Ziwei ZHOU *¹, Reiko WATANABE¹, Masataka KURODA^{2, 3}, Kenji MIZUGUCHI<sup>1

1</sup> Institute for Protein Research, Osaka University
²National Institutes of Biomedical Innovation, Health and Nutrition, ³Mitsubishi Tanabe Pharma Corporation
( * E-mail: u631859f@ecs.osaka-u.ac.jp )

Applying Machine Learning (ML) methods in drug development requires large-scale and high-quality experimental data, which is hard to obtain from public sources. It is expected that collaboration with multiple pharmaceutical companies will significantly facilitate data collection. However, sharing data with another research group needs to involve the risk of data leaking and even causing economic losses. Intellectual property issues are a major barrier to business collaborations and public-private partnerships. Federated Learning (FL) is an ML method that allows multi-source data join training via the client’s server, which solves intellectual property problems to a certain extent. There is a possibility that differences in chemical space, number of data sets, and data heterogeneity among each client may worsen the consistency and convergence of the training model. Although it is essential to consider appropriate learning conditions in FL, the impact of data differences among clients on FL has not yet been fully explored.
This research aims to validate the feasibility of FL and identify efficient learning methods. The study is based on CYP3A4 inhibition data with a 10µM threshold containing 5101 compounds. The datasets were split using three different segmentations: random splits and splits showing different chemical spaces with and without unifying the number of data sets to simulate real situations. Then classification models for CYP3A4 inhibition were constructed using graph convolutional networks at virtual FL in different training conditions such as hyperparameter setting in epoch, round numbers and other settings.

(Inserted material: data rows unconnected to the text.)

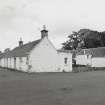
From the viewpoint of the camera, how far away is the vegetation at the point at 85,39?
2822 inches

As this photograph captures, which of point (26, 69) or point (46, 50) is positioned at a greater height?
point (46, 50)

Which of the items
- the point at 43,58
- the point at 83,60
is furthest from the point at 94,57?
the point at 43,58

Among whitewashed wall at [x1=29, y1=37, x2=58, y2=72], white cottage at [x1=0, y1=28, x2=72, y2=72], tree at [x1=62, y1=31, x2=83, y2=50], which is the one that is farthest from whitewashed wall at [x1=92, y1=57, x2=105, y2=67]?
tree at [x1=62, y1=31, x2=83, y2=50]

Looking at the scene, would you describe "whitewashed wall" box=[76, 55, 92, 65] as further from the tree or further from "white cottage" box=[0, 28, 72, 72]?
"white cottage" box=[0, 28, 72, 72]

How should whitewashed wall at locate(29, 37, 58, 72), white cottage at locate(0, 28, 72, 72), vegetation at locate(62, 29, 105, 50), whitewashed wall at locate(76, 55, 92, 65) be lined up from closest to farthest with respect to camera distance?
white cottage at locate(0, 28, 72, 72) < whitewashed wall at locate(29, 37, 58, 72) < whitewashed wall at locate(76, 55, 92, 65) < vegetation at locate(62, 29, 105, 50)

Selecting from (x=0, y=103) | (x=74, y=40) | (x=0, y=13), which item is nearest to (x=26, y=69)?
(x=0, y=13)

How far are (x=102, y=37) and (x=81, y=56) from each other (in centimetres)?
1792

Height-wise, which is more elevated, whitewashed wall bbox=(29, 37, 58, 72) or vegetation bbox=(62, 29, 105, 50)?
vegetation bbox=(62, 29, 105, 50)

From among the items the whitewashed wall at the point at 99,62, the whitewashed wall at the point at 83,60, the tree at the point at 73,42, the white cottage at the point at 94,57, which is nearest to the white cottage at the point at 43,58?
the whitewashed wall at the point at 99,62

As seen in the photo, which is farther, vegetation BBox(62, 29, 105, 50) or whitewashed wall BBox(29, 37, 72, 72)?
vegetation BBox(62, 29, 105, 50)

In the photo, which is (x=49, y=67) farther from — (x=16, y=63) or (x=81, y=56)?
(x=81, y=56)

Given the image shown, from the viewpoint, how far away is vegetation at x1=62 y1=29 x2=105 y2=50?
71.7m

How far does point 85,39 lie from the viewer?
74688 millimetres

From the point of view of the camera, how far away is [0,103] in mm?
9109
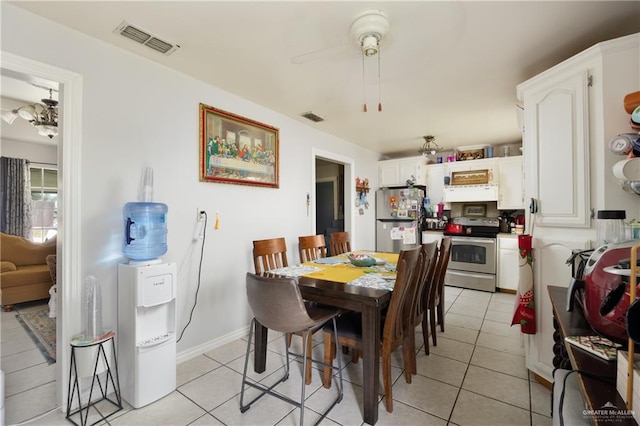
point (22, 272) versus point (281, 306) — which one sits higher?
point (281, 306)

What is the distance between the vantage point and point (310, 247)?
10.6 feet

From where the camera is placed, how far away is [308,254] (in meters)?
3.25

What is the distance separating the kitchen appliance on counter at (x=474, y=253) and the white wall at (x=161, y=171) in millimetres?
2911

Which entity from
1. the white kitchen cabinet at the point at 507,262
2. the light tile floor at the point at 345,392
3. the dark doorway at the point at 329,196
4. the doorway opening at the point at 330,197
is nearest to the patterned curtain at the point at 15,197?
the light tile floor at the point at 345,392

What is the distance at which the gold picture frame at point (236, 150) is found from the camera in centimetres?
261

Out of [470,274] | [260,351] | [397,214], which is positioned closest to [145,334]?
[260,351]

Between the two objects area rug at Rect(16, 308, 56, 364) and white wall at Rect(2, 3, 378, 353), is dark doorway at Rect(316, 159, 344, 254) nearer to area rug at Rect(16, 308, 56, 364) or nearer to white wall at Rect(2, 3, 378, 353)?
white wall at Rect(2, 3, 378, 353)

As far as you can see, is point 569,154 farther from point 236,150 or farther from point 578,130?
point 236,150

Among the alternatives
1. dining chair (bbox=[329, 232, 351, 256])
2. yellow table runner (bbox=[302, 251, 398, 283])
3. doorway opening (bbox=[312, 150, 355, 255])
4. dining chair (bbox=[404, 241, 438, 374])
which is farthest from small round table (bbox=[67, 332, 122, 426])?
doorway opening (bbox=[312, 150, 355, 255])

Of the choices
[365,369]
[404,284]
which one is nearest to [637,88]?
[404,284]

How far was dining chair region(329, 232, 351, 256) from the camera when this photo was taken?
11.2 feet

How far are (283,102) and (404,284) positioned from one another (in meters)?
2.27

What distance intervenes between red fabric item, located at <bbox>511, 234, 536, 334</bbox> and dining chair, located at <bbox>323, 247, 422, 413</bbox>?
84 centimetres

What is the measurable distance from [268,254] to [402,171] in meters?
3.46
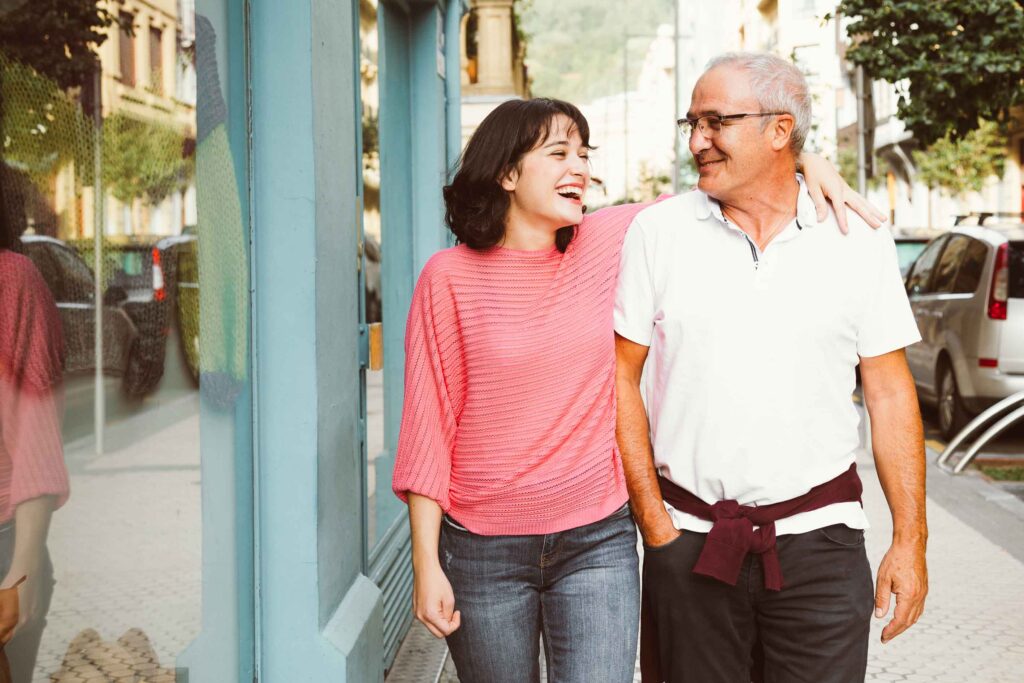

It showed that hyperparameters will largely influence the performance of FL. In the best hyperparameters setting used in full dataset training, FL models with random split could reach the equivalent performance of local training. We will discuss how we can optimize the learning condition in FL
Our finding would make it possible to present more suitable learning conditions for future FL implementation and provide a possible method to boost model training speed via FL methods.